In his Jan. 12 statisticsblog.com article, Matt Asher models beehive activity, specifically their propensity to attack. Beehives have sentry bees, whose job it is to sense intrusion and danger. When they discern a threat, they rush off to attack, leaving a scent for the remaining members of the hive to detect so that they, too, can join the attack. As other bees detect the scent and join the attack, they also leave the danger scent, increasing the chances that yet more bees will join the attack.
But the other bees differ in their ability to sense the danger scent, and it turns out that the “counterattack” behavior of the hive is highly variable, and depends on the distribution of “scent sensitivity thresholds” (SST) among the bees.
Asher simulated the hive behavior with random SST’s all drawn from the same uniform distribution, and found that most often the hive counterattacks petered out with just a small fraction of the hive joining. But sometimes, the “bees go nuts,” with the entire hive joining.
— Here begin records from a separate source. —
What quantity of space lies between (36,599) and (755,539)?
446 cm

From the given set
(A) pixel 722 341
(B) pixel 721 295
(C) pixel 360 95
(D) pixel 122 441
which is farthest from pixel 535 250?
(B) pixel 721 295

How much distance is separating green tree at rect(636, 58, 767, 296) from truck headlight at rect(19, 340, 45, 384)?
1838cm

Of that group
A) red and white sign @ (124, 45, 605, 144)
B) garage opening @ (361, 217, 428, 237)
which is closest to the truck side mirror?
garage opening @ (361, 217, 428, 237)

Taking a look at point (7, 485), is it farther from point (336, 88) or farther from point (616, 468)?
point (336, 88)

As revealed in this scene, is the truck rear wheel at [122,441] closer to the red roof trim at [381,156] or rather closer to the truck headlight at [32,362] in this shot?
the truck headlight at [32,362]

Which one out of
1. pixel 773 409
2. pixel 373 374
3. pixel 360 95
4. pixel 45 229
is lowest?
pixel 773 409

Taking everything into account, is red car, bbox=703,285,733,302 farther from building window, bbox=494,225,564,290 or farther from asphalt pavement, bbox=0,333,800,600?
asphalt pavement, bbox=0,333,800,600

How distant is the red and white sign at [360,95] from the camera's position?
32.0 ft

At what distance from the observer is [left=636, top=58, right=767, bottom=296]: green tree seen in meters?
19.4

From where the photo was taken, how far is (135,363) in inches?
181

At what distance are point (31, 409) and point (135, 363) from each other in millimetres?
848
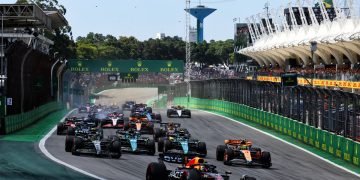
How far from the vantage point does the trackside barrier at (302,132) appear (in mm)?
30844

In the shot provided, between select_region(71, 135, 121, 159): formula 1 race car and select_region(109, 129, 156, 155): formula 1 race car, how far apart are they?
0.93 m

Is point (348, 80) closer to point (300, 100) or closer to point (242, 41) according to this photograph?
point (300, 100)

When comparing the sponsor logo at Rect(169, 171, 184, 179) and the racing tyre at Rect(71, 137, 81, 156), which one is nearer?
the sponsor logo at Rect(169, 171, 184, 179)

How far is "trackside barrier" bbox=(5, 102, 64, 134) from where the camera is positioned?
140 feet

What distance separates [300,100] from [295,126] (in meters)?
1.86

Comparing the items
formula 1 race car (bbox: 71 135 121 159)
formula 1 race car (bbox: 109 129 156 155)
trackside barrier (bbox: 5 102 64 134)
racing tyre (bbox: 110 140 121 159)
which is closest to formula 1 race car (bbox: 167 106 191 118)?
trackside barrier (bbox: 5 102 64 134)

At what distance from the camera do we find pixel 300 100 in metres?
40.5

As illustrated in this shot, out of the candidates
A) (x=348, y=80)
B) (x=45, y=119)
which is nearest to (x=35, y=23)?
(x=45, y=119)

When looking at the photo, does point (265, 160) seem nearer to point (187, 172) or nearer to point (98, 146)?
point (98, 146)

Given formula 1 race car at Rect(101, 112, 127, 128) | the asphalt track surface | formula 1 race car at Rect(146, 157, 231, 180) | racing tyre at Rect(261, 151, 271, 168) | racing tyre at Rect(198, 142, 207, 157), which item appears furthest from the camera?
formula 1 race car at Rect(101, 112, 127, 128)

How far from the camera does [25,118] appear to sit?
4909cm

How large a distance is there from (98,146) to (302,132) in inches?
550

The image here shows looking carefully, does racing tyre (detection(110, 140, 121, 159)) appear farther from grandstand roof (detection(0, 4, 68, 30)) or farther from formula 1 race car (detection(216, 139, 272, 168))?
grandstand roof (detection(0, 4, 68, 30))

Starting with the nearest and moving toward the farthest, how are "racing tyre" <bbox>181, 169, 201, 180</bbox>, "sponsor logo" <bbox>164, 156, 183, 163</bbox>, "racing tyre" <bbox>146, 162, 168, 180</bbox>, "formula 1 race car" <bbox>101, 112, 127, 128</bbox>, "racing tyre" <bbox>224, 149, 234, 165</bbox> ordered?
"racing tyre" <bbox>181, 169, 201, 180</bbox>
"racing tyre" <bbox>146, 162, 168, 180</bbox>
"sponsor logo" <bbox>164, 156, 183, 163</bbox>
"racing tyre" <bbox>224, 149, 234, 165</bbox>
"formula 1 race car" <bbox>101, 112, 127, 128</bbox>
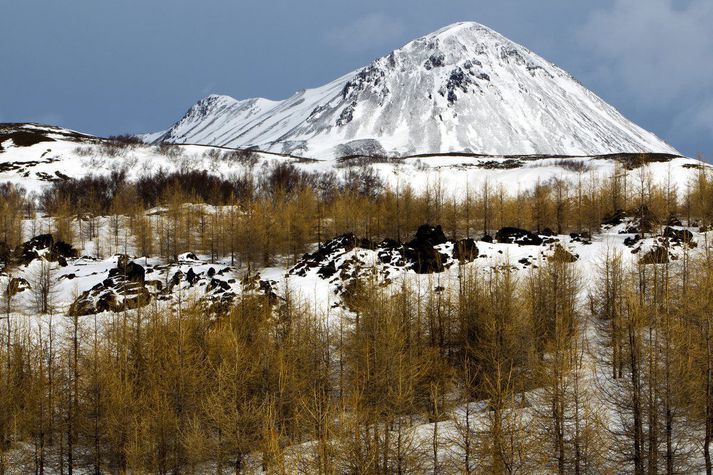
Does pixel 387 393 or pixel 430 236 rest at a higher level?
pixel 430 236

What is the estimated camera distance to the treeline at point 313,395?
2706 cm

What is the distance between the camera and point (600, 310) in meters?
46.2

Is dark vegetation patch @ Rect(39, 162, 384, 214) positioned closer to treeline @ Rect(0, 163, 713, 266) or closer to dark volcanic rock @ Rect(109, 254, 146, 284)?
treeline @ Rect(0, 163, 713, 266)

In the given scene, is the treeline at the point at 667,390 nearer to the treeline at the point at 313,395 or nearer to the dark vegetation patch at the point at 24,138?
the treeline at the point at 313,395

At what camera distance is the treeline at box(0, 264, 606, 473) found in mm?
27062

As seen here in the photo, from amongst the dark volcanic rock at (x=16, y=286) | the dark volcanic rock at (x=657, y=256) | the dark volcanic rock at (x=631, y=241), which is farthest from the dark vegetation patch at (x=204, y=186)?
the dark volcanic rock at (x=657, y=256)

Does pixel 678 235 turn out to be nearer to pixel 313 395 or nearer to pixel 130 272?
pixel 313 395

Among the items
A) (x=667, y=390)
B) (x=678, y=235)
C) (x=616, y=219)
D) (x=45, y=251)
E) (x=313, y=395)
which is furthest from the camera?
(x=616, y=219)

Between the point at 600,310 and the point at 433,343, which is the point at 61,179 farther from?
the point at 600,310

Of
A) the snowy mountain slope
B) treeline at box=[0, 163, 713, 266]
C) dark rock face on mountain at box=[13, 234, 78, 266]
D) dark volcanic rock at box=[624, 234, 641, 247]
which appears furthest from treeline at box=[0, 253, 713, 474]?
the snowy mountain slope

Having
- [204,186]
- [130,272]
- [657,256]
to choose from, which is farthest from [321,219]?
[204,186]

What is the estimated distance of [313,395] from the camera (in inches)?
1423

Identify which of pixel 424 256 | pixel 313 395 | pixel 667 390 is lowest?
pixel 313 395

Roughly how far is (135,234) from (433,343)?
48999mm
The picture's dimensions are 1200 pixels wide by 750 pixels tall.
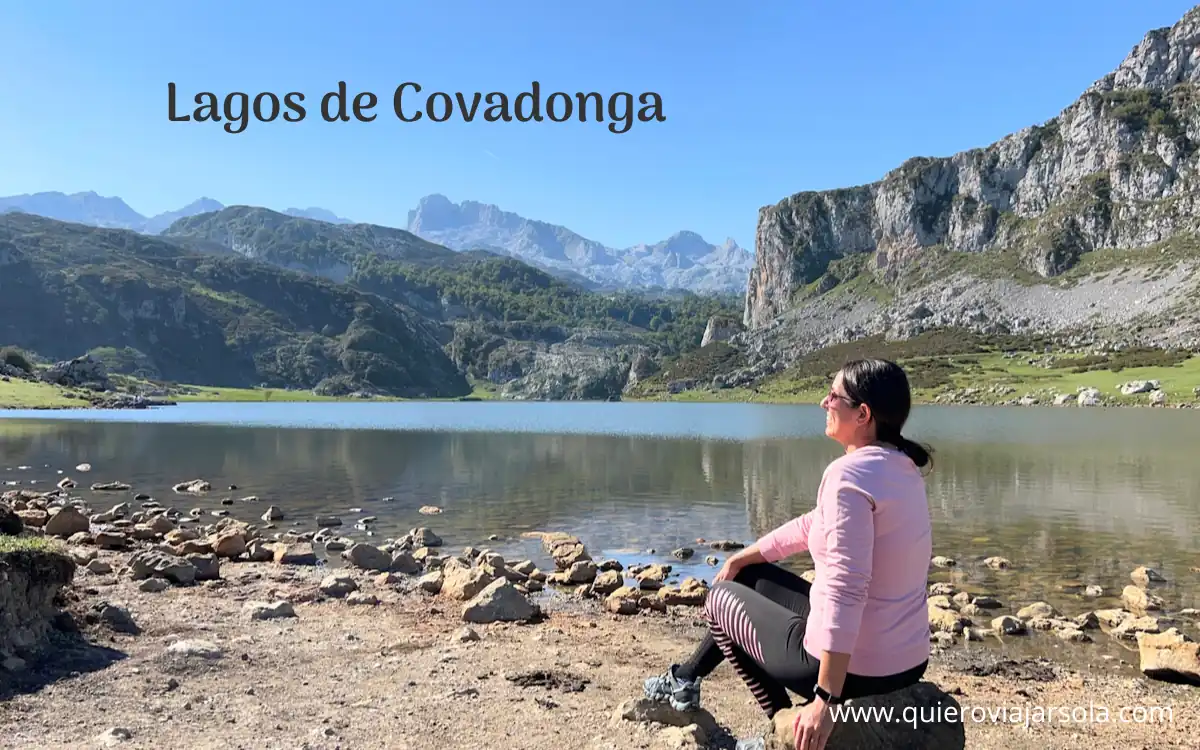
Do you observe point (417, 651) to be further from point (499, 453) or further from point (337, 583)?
point (499, 453)

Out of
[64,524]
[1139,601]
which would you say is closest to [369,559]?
[64,524]

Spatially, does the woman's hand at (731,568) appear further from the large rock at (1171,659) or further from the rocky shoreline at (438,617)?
the large rock at (1171,659)

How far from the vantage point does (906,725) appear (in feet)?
15.4

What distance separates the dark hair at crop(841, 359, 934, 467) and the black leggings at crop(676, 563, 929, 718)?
1359mm


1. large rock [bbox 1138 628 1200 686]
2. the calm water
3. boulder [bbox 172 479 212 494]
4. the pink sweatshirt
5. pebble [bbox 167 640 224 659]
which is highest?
the pink sweatshirt

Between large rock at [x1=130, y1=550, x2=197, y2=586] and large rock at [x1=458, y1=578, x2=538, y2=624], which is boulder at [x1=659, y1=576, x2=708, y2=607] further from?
large rock at [x1=130, y1=550, x2=197, y2=586]

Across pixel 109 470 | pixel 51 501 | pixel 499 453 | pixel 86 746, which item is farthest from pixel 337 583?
pixel 499 453

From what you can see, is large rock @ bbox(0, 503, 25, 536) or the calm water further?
the calm water

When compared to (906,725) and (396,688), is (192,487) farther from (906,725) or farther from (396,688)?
(906,725)

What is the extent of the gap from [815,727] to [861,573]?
1010 millimetres

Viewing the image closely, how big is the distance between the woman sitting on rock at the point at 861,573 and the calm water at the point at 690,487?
9861 mm

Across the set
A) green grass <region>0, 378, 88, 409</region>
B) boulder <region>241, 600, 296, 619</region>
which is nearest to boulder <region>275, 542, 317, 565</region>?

So how does this relate to global warming? It is instructive to see that even a very simple model of nature – just one parameter, the SST threshold – can lead to such strikingly different results under repeated simulation trials. Global warming models are extremely complex and infinitely adaptable (some purport to explain recent increased blizzard activity in North America and Europe), so it is difficult to imagine outcomes that cannot be accounted for by some model.